AVAILABLE RECORDS Block Start

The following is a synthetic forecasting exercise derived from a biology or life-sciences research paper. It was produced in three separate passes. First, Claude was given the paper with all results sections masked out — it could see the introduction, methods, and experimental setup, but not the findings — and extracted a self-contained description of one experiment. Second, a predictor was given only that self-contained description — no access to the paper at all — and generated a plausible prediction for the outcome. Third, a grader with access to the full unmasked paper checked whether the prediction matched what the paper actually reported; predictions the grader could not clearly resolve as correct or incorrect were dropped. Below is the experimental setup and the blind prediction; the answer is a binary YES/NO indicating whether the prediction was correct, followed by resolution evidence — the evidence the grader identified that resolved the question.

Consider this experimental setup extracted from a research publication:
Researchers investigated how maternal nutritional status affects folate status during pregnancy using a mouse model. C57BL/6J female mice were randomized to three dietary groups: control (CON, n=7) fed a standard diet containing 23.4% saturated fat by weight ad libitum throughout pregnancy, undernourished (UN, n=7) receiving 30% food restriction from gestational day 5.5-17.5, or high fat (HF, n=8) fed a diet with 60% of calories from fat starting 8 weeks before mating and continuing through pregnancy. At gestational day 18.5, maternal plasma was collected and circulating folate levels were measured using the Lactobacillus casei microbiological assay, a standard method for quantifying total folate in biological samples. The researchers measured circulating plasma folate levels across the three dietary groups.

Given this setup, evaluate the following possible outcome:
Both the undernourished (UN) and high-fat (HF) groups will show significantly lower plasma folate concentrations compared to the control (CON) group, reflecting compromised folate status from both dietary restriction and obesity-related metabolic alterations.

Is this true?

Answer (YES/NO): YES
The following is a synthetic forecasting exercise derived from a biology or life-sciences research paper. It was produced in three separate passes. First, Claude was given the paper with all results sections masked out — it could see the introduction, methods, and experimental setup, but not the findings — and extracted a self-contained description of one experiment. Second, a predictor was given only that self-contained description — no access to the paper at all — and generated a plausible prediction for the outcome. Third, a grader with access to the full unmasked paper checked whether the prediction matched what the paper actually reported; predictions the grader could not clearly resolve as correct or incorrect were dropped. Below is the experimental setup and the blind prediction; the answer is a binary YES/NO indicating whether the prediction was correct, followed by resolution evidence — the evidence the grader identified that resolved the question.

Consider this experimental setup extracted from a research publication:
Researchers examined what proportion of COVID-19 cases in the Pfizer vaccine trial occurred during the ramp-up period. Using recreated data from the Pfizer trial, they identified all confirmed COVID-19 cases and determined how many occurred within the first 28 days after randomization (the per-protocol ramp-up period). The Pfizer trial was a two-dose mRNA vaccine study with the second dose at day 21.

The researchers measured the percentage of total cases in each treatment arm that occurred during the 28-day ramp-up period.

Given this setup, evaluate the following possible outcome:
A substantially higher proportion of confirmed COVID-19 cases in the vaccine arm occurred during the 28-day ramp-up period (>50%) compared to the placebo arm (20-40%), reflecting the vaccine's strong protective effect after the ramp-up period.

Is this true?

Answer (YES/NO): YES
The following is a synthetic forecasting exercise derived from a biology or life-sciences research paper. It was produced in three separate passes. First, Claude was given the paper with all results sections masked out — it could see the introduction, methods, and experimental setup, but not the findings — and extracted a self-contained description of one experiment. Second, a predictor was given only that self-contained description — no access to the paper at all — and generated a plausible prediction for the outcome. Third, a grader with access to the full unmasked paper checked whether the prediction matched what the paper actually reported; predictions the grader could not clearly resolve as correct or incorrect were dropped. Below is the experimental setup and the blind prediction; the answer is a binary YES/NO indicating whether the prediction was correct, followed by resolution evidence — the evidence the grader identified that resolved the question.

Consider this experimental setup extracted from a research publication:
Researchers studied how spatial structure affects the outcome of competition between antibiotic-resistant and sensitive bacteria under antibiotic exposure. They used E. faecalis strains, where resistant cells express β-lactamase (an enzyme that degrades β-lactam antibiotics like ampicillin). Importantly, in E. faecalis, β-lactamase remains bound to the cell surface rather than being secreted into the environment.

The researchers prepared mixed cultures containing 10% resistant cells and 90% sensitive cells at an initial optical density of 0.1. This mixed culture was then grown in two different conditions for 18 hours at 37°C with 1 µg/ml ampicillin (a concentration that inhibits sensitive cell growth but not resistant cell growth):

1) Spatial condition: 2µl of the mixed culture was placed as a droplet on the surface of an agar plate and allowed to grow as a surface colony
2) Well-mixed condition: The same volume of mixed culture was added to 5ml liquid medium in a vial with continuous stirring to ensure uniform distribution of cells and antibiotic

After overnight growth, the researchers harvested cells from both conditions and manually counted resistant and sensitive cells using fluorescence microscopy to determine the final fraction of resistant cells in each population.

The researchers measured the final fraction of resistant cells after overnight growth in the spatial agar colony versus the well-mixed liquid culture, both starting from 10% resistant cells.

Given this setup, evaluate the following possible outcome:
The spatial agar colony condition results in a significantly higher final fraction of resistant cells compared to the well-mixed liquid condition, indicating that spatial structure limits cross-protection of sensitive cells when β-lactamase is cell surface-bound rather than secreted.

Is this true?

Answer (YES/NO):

AVAILABLE RECORDS Block End

■ **PROBLEM TO WORK ON**:
Lines above that contain the string "final" make up the answer.

■ **RESPONSE TO THIS TASK**:
After overnight growth, the researchers harvested cells from both conditions and manually counted resistant and sensitive cells using fluorescence microscopy to determine the final fraction of resistant cells in each population.
The researchers measured the final fraction of resistant cells after overnight growth in the spatial agar colony versus the well-mixed liquid culture, both starting from 10% resistant cells.
The spatial agar colony condition results in a significantly higher final fraction of resistant cells compared to the well-mixed liquid condition, indicating that spatial structure limits cross-protection of sensitive cells when β-lactamase is cell surface-bound rather than secreted.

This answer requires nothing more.